Microsoft has issued a patch for a critical vulnerability in the Docker for Windows subsystem that could be exploited for remote code execution on host machines.

Identified as CVE-2018-8115, the flaw affects the Windows Host Compute Service Shim, a management layer abstraction for low-level Docker functionality such as control groups, namespaces, and file system capabilities.
Microsoft explained in a security advisory that the vulnerability could be exploited by attackers to run arbitrary code on targeted systems.
"To exploit the vulnerability, an attacker would place malicious code in a specially crafted container image which, if an authenticated administrator imported (pulled), could cause a container management service utilising the Host Compute Service Shim library to execute malicious code on the Windows host," Microsoft said.
Version 0.6.10 of the Windows Host Compute Service Shim (hcsshim) fixes the vulnerability.

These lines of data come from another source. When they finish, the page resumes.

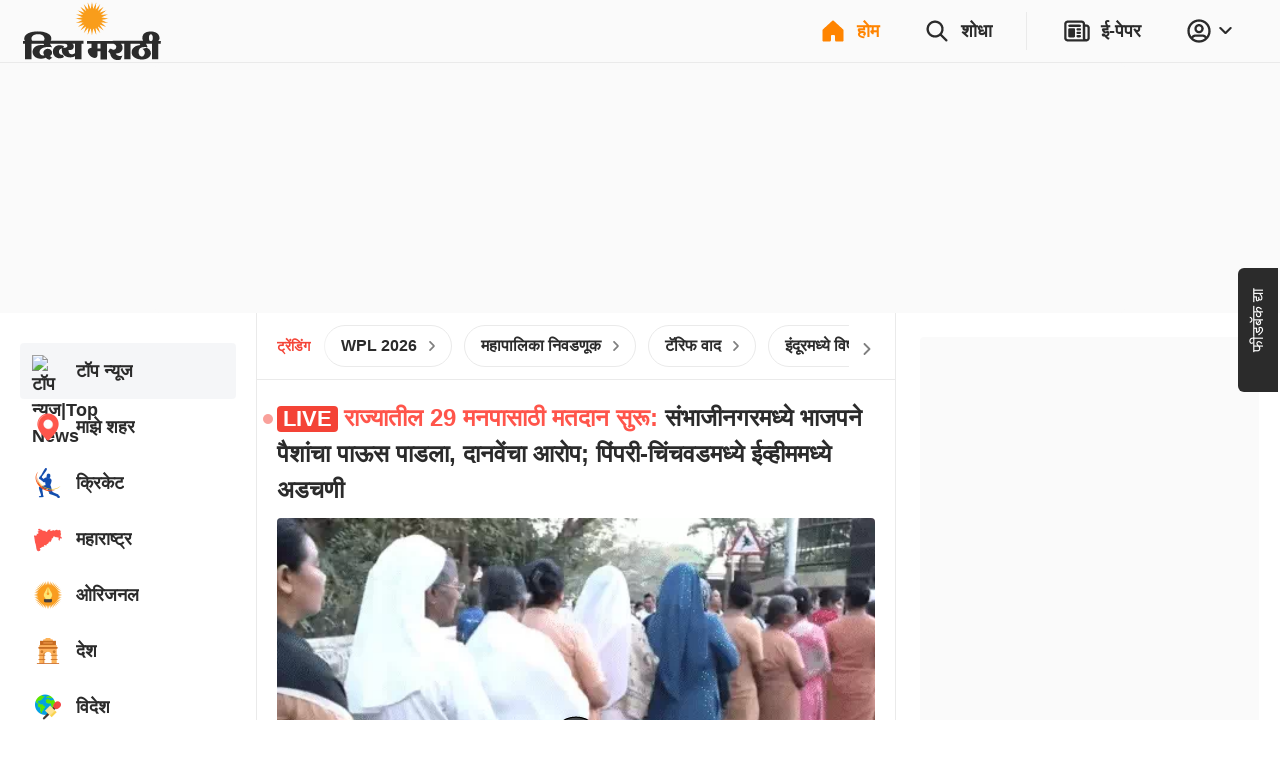

--- FILE ---
content_type: application/javascript; charset=utf-8
request_url: https://fundingchoicesmessages.google.com/f/AGSKWxUqaOY-a1r6EgYQFnd2mPSSQMbA9xdFoxgzOk3ZkknaC4N9d_0GkvXPyGzUN3JvbBp5bh7RWpljnn0Syvqx7_K87pdAHNzyaohPtVMQV2_qayZSRrk-53L_5Ht0Wq6WqhjDUoIBrEq8m2vlAl8Nb2wkqn-rOATs_wUHrHI2p2QV5-8HoNbf08AfFcnk/_/googleAdScripts.&largead=/hads-/ads/footer-/twgetad3.
body_size: -1290
content:
window['908a6c0b-b645-4667-b3e6-45b78eb2bcea'] = true;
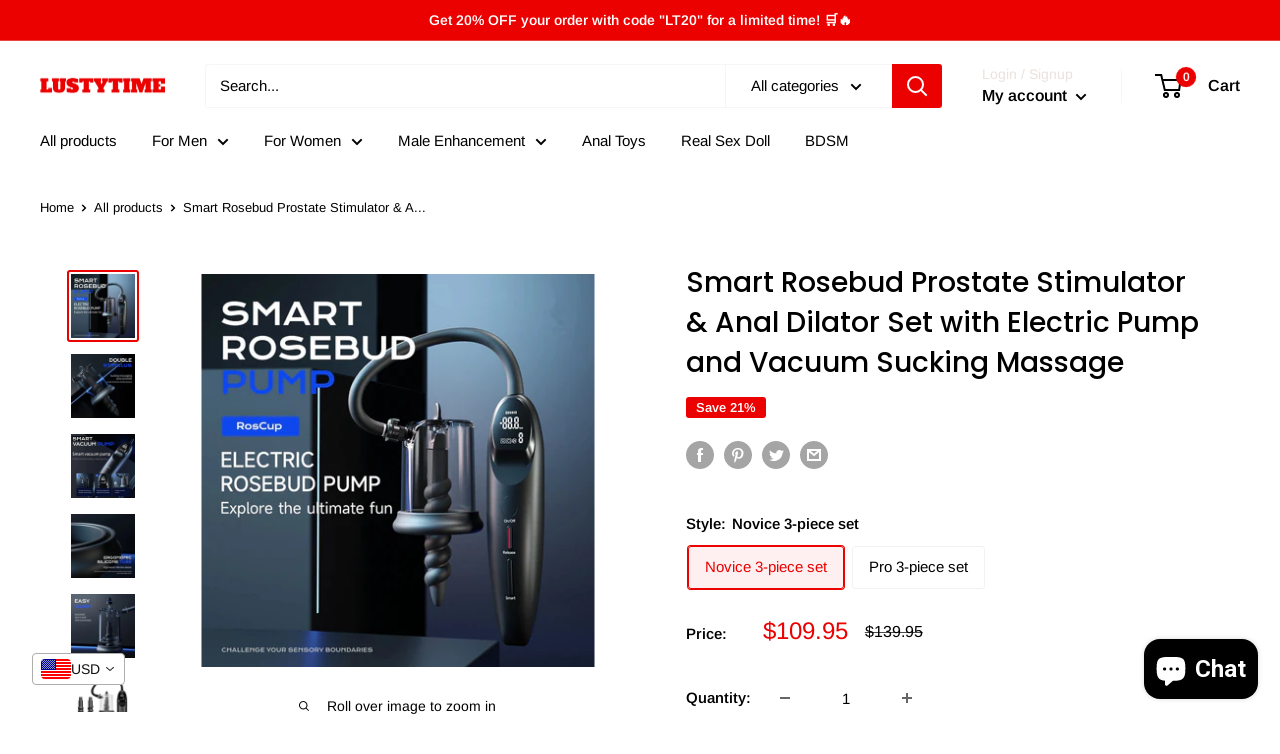

--- FILE ---
content_type: text/javascript
request_url: https://lustytime.com/cdn/shop/t/12/assets/custom.js?v=90373254691674712701741196599
body_size: -588
content:
//# sourceMappingURL=/cdn/shop/t/12/assets/custom.js.map?v=90373254691674712701741196599


--- FILE ---
content_type: application/javascript
request_url: https://dzb8cpemp5pp6.cloudfront.net/shops/lustytime/chpps.js?_=1770081239824
body_size: 356
content:
_chpmgr.popups = []; _chpmgr.settings.bkstk_config_status = "missing";_chpmgr.settings.bkstk_action_url = "https://admin.shopify.com/store/lusty-time/apps/sendvio/automations/select_template?recommendation=23";_chpmgr.settings.bkstk_wtype = "";_chpmgr.settings.shop_hs = "4e33bc443b89affb941b3b3511575ead";_chpmgr.settings.welcome_config_status = "missing";_chpmgr.settings.welcome_action_url = "https://admin.shopify.com/store/lusty-time/apps/sendvio/automations/select_template?recommendation=26"; ;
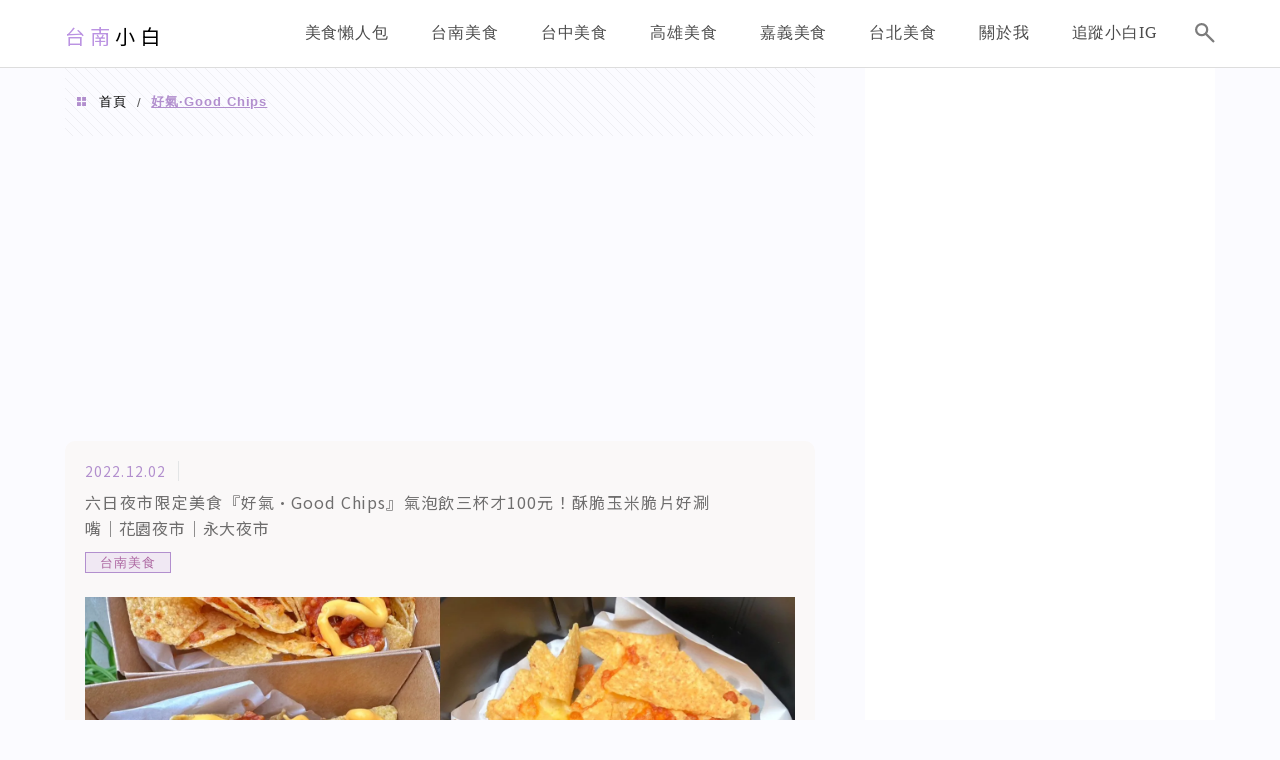

--- FILE ---
content_type: text/html; charset=utf-8
request_url: https://www.google.com/recaptcha/api2/aframe
body_size: 267
content:
<!DOCTYPE HTML><html><head><meta http-equiv="content-type" content="text/html; charset=UTF-8"></head><body><script nonce="eAjwJnutAG_z8oYy4JvX7w">/** Anti-fraud and anti-abuse applications only. See google.com/recaptcha */ try{var clients={'sodar':'https://pagead2.googlesyndication.com/pagead/sodar?'};window.addEventListener("message",function(a){try{if(a.source===window.parent){var b=JSON.parse(a.data);var c=clients[b['id']];if(c){var d=document.createElement('img');d.src=c+b['params']+'&rc='+(localStorage.getItem("rc::a")?sessionStorage.getItem("rc::b"):"");window.document.body.appendChild(d);sessionStorage.setItem("rc::e",parseInt(sessionStorage.getItem("rc::e")||0)+1);localStorage.setItem("rc::h",'1769116169278');}}}catch(b){}});window.parent.postMessage("_grecaptcha_ready", "*");}catch(b){}</script></body></html>

--- FILE ---
content_type: text/html; charset=utf-8
request_url: https://www.google.com/recaptcha/api2/aframe
body_size: -274
content:
<!DOCTYPE HTML><html><head><meta http-equiv="content-type" content="text/html; charset=UTF-8"></head><body><script nonce="hm6Th0vLi6choC-TtKS_Gw">/** Anti-fraud and anti-abuse applications only. See google.com/recaptcha */ try{var clients={'sodar':'https://pagead2.googlesyndication.com/pagead/sodar?'};window.addEventListener("message",function(a){try{if(a.source===window.parent){var b=JSON.parse(a.data);var c=clients[b['id']];if(c){var d=document.createElement('img');d.src=c+b['params']+'&rc='+(localStorage.getItem("rc::a")?sessionStorage.getItem("rc::b"):"");window.document.body.appendChild(d);sessionStorage.setItem("rc::e",parseInt(sessionStorage.getItem("rc::e")||0)+1);localStorage.setItem("rc::h",'1769116169278');}}}catch(b){}});window.parent.postMessage("_grecaptcha_ready", "*");}catch(b){}</script></body></html>

--- FILE ---
content_type: text/css
request_url: https://whityeat.com/wp-content/plugins/wp-dtree-30/wp-dtree.min.css?ver=4.4.5
body_size: -589
content:
.dtree{white-space:nowrap!important}.dtree img{border:0!important;vertical-align:middle!important}.oclinks{display:none}.dtree a.nodeSel{text-decoration:underline;!important}.dtree .clip{overflow:hidden}.dtree-rss{padding-right:15px;background:url('dtree-img/feed-icon.png') no-repeat center right;text-decoration:none}.dtree-rss:hover{padding-right:15px;background:url('dtree-img/feed-icon_h.png') no-repeat center right;text-decoration:none}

Swiss software engineer Michael Hanselman discovered the issue, and reported it to Microsoft and Docker in February this year.
While Hanselman has yet to publish full details of the vulnerability and a proof of concept for it, at the behest of Microsoft, he explained that it involves imported Docker images being able to make file system changes outside the containers.
While Microsoft rates the vulnerability as critical, the company said that it has not been exploited, nor publicly disclosed.